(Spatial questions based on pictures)
--------------------

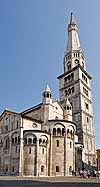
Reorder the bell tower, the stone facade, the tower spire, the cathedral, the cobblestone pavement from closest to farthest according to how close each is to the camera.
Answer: the cobblestone pavement → the stone facade → the cathedral → the bell tower → the tower spire

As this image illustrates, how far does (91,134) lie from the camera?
2790 inches

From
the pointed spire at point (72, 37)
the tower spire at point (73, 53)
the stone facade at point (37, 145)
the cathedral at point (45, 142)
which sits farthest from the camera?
the pointed spire at point (72, 37)

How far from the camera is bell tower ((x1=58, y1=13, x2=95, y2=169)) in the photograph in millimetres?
67250

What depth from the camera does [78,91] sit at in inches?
2840

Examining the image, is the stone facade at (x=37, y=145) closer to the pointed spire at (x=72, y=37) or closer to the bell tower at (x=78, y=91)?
the bell tower at (x=78, y=91)

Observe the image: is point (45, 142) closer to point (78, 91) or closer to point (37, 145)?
point (37, 145)

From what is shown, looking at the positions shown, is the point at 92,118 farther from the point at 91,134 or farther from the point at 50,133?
the point at 50,133

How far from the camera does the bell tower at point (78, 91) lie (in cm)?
6725

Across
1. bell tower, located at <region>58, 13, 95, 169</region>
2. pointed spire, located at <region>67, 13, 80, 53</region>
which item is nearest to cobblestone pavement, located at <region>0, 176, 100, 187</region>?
bell tower, located at <region>58, 13, 95, 169</region>

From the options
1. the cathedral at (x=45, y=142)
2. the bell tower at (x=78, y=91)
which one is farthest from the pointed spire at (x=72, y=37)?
the cathedral at (x=45, y=142)

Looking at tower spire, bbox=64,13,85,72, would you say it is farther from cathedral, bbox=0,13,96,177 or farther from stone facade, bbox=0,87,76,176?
stone facade, bbox=0,87,76,176

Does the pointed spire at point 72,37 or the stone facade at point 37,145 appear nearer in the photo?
the stone facade at point 37,145

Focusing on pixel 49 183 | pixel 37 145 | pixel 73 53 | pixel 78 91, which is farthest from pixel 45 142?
pixel 73 53

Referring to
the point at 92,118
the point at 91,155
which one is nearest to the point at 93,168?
the point at 91,155
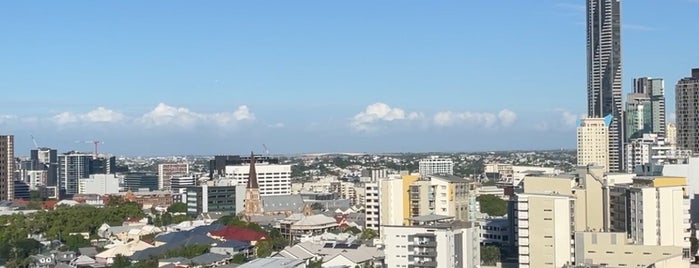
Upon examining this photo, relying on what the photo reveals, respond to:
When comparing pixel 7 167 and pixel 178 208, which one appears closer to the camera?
pixel 178 208

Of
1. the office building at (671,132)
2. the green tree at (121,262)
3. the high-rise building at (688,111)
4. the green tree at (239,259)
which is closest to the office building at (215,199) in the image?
the green tree at (239,259)

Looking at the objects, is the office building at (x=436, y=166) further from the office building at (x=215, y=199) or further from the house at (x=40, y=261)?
the house at (x=40, y=261)

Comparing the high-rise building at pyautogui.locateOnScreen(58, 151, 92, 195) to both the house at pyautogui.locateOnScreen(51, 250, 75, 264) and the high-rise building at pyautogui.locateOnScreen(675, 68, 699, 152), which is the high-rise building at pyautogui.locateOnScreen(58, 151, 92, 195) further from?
the house at pyautogui.locateOnScreen(51, 250, 75, 264)

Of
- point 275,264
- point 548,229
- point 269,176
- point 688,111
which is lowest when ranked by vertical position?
point 275,264

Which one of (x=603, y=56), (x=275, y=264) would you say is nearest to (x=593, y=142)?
(x=603, y=56)

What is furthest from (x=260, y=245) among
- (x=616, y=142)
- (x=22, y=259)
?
(x=616, y=142)

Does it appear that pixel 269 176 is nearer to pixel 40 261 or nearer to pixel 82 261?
pixel 82 261
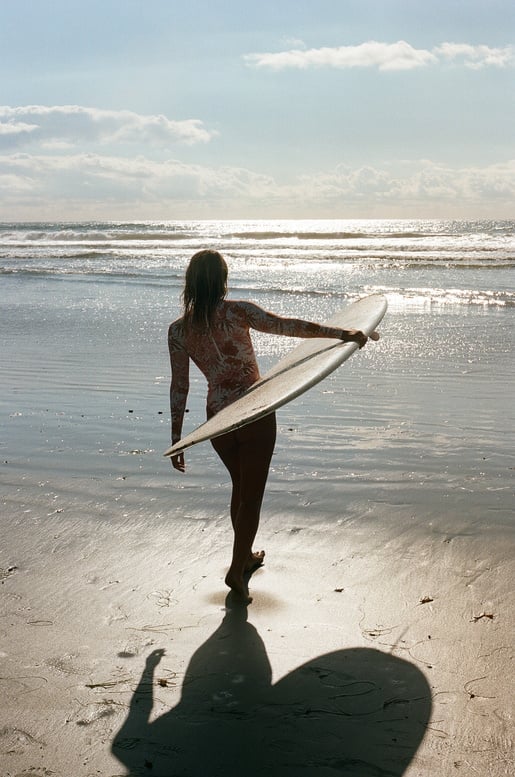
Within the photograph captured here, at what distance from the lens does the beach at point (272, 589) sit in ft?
8.11

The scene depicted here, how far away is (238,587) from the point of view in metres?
3.47

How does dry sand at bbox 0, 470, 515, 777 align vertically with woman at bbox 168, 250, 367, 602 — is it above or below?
below

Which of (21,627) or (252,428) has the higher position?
(252,428)

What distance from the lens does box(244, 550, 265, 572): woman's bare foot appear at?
366 centimetres

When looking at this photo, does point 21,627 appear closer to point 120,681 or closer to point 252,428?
point 120,681

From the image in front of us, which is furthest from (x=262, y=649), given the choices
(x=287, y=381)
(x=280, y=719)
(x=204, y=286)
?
(x=204, y=286)

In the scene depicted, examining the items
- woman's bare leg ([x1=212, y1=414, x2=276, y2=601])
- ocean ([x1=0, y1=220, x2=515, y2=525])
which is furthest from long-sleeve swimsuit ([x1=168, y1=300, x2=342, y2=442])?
ocean ([x1=0, y1=220, x2=515, y2=525])

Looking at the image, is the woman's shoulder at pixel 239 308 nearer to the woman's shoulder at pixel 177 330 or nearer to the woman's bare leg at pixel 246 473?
the woman's shoulder at pixel 177 330

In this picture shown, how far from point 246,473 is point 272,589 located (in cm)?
53

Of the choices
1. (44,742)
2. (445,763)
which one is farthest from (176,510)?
(445,763)

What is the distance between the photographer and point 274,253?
3409cm

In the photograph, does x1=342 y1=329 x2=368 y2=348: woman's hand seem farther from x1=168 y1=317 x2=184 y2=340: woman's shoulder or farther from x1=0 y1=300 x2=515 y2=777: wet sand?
x1=0 y1=300 x2=515 y2=777: wet sand

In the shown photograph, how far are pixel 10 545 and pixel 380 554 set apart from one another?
1.86 metres

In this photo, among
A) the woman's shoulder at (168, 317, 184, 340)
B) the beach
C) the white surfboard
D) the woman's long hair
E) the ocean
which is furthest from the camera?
the ocean
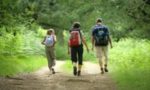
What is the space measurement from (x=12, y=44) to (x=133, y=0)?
10174mm

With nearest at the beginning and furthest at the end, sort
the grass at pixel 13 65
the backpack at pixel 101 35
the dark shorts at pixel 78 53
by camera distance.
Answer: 1. the grass at pixel 13 65
2. the dark shorts at pixel 78 53
3. the backpack at pixel 101 35

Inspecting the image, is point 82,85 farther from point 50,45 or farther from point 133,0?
point 50,45

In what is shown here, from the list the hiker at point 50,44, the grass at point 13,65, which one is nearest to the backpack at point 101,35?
the hiker at point 50,44

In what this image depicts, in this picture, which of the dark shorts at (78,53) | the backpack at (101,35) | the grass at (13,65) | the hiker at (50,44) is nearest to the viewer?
the grass at (13,65)

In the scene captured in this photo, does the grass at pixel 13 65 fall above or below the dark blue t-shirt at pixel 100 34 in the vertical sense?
below

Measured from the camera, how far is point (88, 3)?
2238cm

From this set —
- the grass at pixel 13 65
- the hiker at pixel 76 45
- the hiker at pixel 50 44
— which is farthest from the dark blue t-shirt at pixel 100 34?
the grass at pixel 13 65

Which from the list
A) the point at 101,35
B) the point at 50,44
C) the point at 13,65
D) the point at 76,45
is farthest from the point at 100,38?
the point at 13,65

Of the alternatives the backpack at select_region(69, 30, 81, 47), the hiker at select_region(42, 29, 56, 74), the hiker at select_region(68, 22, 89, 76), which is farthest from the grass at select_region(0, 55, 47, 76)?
the backpack at select_region(69, 30, 81, 47)

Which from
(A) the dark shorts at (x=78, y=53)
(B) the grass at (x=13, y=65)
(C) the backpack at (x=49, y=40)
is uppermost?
(C) the backpack at (x=49, y=40)

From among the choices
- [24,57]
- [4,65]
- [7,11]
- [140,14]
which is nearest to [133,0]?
[140,14]

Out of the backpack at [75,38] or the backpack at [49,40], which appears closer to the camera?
the backpack at [75,38]

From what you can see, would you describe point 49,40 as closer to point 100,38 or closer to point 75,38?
point 75,38

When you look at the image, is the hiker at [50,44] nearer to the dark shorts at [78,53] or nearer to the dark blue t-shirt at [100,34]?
the dark shorts at [78,53]
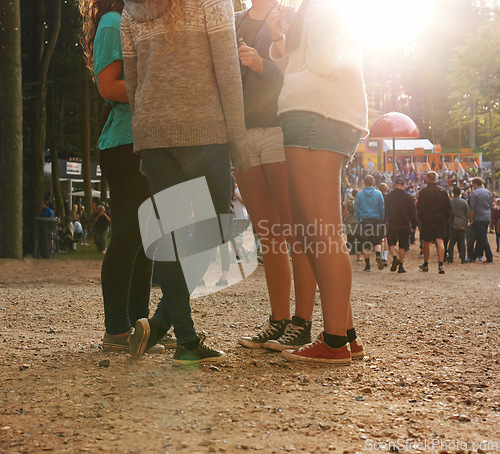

--------------------

### TASK:
Report every line in the entries above that contains the word "below", copying each line in full.

### CORRECT ANSWER:
How does dry sand at bbox 0, 470, 515, 777 align vertically with woman at bbox 168, 250, 367, 602 — is it above or below?
below
In the scene captured in this photo, does the grass at pixel 13 65 fall above or below the dark blue t-shirt at pixel 100 34 in the vertical sense?
below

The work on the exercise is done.